Instead, Pocagar, the two-time defending champion at the Tour de France, saved his bid to reclaim the yellow jersey for the end of Thursday’s 12th stage: the 21 hairpin turns of the most revered climb in cycling, to the top of Alpe d’Huez.

His only problem was that the race leader, Jonas Vingegaard, and his Jumbo-Visma team had other ideas.

First, Jumbo-Visma’s Wout van Aert, wearing the green jersey of the race’s top sprinter, led the main pack at a blistering pace, making any potential attack difficult for Pogacar. Then, he peeled off, exhausted, and his teammate Primoz Roglic took over. Then, it was the American Sepp Kuss’s turn. Outnumbered and outmanned, Pogacar couldn’t act.

And when he finally attacked, through the corridor of noise that leads the field to the mountaintop finish, Vingegaard, who had been protected all day by his teammates, matched his move. A second attack, just before the finish, ended quickly the same way.

In a final sprint over the last 100 meters, Pogacar managed to finish ahead of Vingegaard, but he gained no time. With the Alps portion of this year’s race complete, Vingegaard had held onto his overall lead over Pogacar, a gap of 2 minutes 22 seconds.

Alpe d’Huez is not the hardest or the longest of climbs in cycling. But its picturesque switchbacks and enthusiastic-bordering-on-manic crowds pressing close to the riders have made it the most famous. When the 2022 schedule was announced and showed that the mountain would return for the first time since 2018, and on Bastille Day no less, cycling fans immediately circled it on their calendars.

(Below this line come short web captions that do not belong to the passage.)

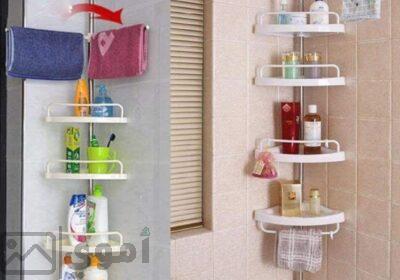 SmartSelect_٢٠٢٥٠٤٢٧_١٣٤٢٠٩_Facebook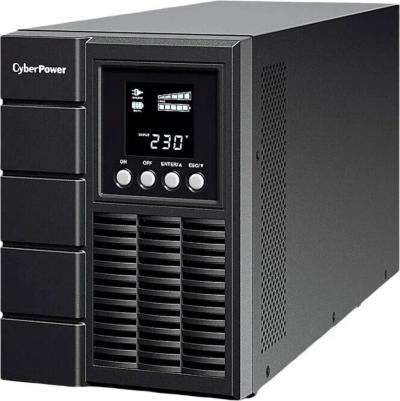 OLS1000E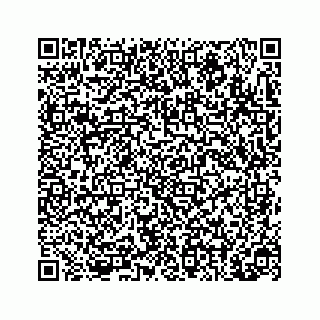 vCard 78319433522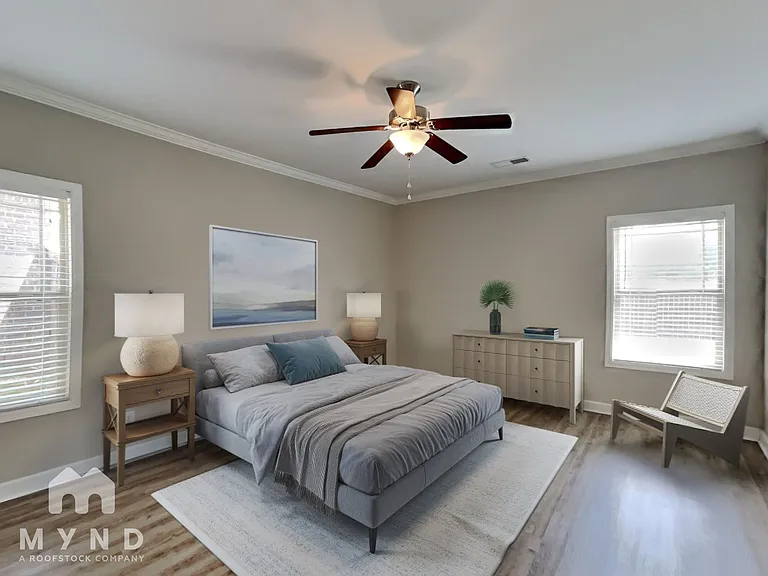 214 Balota St — Photo 11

Up eight-and-a half steep miles, the riders were surrounded by fans who had camped out for key positions for days. Wrapped in flags and dressed in cycling jerseys or even in costume, they screamed inches from the riders, creating a wall of noise and humanity unmatched in the sport.

At one point, a man in his underwear on the scorching hot day ran alongside the top riders for 100 yards, carrying a lit flare.

A little ways ahead of Pogacar and Vingegaard on Thursday, Tom Pidcock of Britain, only 22 years old and riding in his first Tour, became the youngest man ever to win atop Alpe d’Huez. His victory came after a long breakaway that was started by the American Neilson Powless, who finished fourth on the day. But the battle that mattered for the overall Tour title was the Pogacar-Vingegaard duel taking place about three minutes behind.

In all, the riders covered 103 miles in just under five hours, an awful lot of it straight uphill. But it was the final climb that offered drama but no decisive moment. And so with the Pyrenees still to come, Vingegaard and his team took one more giant step toward victory.